Reproduce all of the material below, swapping every "camera" for "lens" and leaving everything else unchanged.

********************

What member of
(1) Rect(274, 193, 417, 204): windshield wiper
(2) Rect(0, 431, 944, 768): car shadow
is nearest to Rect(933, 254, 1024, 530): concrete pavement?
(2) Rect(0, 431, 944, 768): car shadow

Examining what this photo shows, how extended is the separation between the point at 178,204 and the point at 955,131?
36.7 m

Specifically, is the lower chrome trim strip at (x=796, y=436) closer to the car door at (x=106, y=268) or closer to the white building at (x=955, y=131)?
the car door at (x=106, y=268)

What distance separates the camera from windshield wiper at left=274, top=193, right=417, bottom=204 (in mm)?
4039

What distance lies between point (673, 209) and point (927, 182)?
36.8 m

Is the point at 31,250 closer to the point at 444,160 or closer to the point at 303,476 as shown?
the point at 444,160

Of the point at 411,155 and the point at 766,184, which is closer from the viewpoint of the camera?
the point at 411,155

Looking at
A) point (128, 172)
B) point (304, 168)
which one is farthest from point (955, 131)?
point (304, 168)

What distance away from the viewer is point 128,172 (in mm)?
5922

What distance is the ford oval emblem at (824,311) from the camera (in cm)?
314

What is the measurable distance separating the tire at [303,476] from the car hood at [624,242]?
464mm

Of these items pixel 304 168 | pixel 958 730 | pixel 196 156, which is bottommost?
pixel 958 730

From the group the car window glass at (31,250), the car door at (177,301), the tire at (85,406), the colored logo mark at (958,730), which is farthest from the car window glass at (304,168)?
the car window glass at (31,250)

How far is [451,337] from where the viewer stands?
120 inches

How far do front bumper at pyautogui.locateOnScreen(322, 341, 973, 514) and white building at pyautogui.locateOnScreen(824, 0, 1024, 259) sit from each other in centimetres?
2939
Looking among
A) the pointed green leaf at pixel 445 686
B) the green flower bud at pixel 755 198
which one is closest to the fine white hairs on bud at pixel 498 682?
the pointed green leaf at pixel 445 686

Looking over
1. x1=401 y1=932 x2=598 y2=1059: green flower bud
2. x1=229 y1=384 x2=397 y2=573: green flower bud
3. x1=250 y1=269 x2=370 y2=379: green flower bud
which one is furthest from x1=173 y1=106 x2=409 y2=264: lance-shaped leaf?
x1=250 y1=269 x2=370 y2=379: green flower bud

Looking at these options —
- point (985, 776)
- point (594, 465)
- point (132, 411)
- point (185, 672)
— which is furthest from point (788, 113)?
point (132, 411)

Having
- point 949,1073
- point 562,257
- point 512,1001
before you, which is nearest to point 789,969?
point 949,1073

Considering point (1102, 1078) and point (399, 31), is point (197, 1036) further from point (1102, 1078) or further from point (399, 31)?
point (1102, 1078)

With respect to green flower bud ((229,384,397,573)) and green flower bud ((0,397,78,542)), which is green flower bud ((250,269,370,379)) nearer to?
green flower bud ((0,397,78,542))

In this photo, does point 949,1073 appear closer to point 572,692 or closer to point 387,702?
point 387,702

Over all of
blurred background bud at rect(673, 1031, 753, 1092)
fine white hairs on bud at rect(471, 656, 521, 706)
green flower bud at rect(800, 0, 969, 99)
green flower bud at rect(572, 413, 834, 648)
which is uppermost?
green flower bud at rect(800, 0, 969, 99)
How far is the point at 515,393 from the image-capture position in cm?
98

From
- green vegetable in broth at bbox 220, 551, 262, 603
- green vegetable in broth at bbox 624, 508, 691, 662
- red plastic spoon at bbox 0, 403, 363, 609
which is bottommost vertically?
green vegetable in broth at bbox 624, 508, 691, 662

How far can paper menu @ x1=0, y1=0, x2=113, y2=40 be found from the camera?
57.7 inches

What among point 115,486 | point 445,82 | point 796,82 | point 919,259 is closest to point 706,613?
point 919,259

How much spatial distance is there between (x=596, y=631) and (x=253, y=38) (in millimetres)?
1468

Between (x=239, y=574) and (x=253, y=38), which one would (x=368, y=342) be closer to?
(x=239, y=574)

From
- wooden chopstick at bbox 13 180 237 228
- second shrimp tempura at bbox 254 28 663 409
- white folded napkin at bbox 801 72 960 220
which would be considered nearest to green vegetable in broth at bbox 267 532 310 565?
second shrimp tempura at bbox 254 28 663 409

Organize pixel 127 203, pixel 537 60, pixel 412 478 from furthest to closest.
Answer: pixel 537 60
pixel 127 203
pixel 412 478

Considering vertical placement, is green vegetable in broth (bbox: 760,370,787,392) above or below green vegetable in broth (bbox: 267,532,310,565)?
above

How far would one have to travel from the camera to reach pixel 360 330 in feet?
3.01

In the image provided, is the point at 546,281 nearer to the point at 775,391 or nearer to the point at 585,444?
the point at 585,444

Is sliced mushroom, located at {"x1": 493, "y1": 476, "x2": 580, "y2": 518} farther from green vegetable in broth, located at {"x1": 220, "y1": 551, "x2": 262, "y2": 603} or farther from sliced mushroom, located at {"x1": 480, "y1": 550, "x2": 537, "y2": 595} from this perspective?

********************

**Task response:**
What member of
(1) Rect(274, 193, 417, 204): windshield wiper
(2) Rect(0, 431, 944, 768): car shadow
is nearest to Rect(933, 254, 1024, 530): concrete pavement?
(2) Rect(0, 431, 944, 768): car shadow

Examining what this photo shows, how extended is the separation between the point at 178,204 and the point at 955,131?
36.7 m

Specifically, is the lower chrome trim strip at (x=796, y=436) closer to the car door at (x=106, y=268) or closer to the white building at (x=955, y=131)?
the car door at (x=106, y=268)

What distance separates the lens from windshield wiper at left=274, top=193, right=417, bottom=204 (in mm)?
4039

What distance lies between point (673, 209) and point (927, 182)?
36.8 m

Is the point at 31,250 closer to the point at 444,160 or closer to the point at 303,476 as shown?
the point at 444,160

Of the point at 411,155 and the point at 766,184, which is closer from the viewpoint of the lens?
the point at 411,155

Looking at
A) point (128, 172)
B) point (304, 168)
which one is farthest from point (955, 131)?
point (304, 168)

What distance away from the viewer is point 128,172 (in mm)?
5922

What distance is the ford oval emblem at (824,311) from the lens (in cm)?
314

What is the measurable distance separating the tire at [303,476] from the car hood at [624,242]?
464mm

Of these items pixel 304 168 | pixel 958 730 | pixel 196 156, which is bottommost?
pixel 958 730

From the group the car window glass at (31,250), the car door at (177,301), the tire at (85,406), the colored logo mark at (958,730), which is farthest from the car window glass at (304,168)?
the car window glass at (31,250)

How far is [451,337] from where the viewer stands?
120 inches

How far do front bumper at pyautogui.locateOnScreen(322, 341, 973, 514) and white building at pyautogui.locateOnScreen(824, 0, 1024, 259) sit from each other in centimetres?
2939
Looking among
A) the pointed green leaf at pixel 445 686
B) the green flower bud at pixel 755 198
which one is closest to the fine white hairs on bud at pixel 498 682?
the pointed green leaf at pixel 445 686

Looking over
1. x1=401 y1=932 x2=598 y2=1059: green flower bud
2. x1=229 y1=384 x2=397 y2=573: green flower bud
3. x1=250 y1=269 x2=370 y2=379: green flower bud
which one is furthest from x1=173 y1=106 x2=409 y2=264: lance-shaped leaf?
x1=250 y1=269 x2=370 y2=379: green flower bud

Looking at these options —
- point (985, 776)
- point (594, 465)
- point (132, 411)
- point (185, 672)
— which is furthest from point (788, 113)?
point (132, 411)

Having
- point 949,1073
- point 562,257
- point 512,1001
before you, which is nearest to point 789,969?
point 949,1073

Considering point (1102, 1078) and point (399, 31), is point (197, 1036) further from point (1102, 1078) or further from point (399, 31)?
point (1102, 1078)

With respect to green flower bud ((229,384,397,573)) and green flower bud ((0,397,78,542)), which is green flower bud ((250,269,370,379)) nearer to?
green flower bud ((0,397,78,542))

In this photo, does point 949,1073 appear closer to point 572,692 or closer to point 387,702?
point 387,702

Over all of
blurred background bud at rect(673, 1031, 753, 1092)
fine white hairs on bud at rect(471, 656, 521, 706)
green flower bud at rect(800, 0, 969, 99)
green flower bud at rect(572, 413, 834, 648)
which is uppermost?
green flower bud at rect(800, 0, 969, 99)
How far is the point at 515,393 from the image-capture position in cm?
98

From
- green vegetable in broth at bbox 220, 551, 262, 603
- green vegetable in broth at bbox 624, 508, 691, 662
- red plastic spoon at bbox 0, 403, 363, 609
which is bottommost vertically?
green vegetable in broth at bbox 624, 508, 691, 662

How far can paper menu @ x1=0, y1=0, x2=113, y2=40 be found from the lens?
57.7 inches

What among point 115,486 | point 445,82 | point 796,82 | point 919,259 is closest to point 706,613?
point 919,259

How much spatial distance is there between (x=596, y=631) and (x=253, y=38) (in millimetres)?
1468

Between (x=239, y=574) and (x=253, y=38), which one would (x=368, y=342) be closer to?
(x=239, y=574)

From
- wooden chopstick at bbox 13 180 237 228
- second shrimp tempura at bbox 254 28 663 409
- white folded napkin at bbox 801 72 960 220
which would be considered nearest to green vegetable in broth at bbox 267 532 310 565?
second shrimp tempura at bbox 254 28 663 409

Organize pixel 127 203, pixel 537 60, pixel 412 478 from furthest to closest.
Answer: pixel 537 60
pixel 127 203
pixel 412 478

Considering vertical placement, is green vegetable in broth (bbox: 760,370,787,392) above or below green vegetable in broth (bbox: 267,532,310,565)?
above

How far would one have to travel from the lens to reach pixel 360 330 in feet?
3.01

In the image provided, is the point at 546,281 nearer to the point at 775,391 or nearer to the point at 585,444?
the point at 585,444

Is sliced mushroom, located at {"x1": 493, "y1": 476, "x2": 580, "y2": 518} farther from green vegetable in broth, located at {"x1": 220, "y1": 551, "x2": 262, "y2": 603} or farther from sliced mushroom, located at {"x1": 480, "y1": 550, "x2": 537, "y2": 595} from this perspective?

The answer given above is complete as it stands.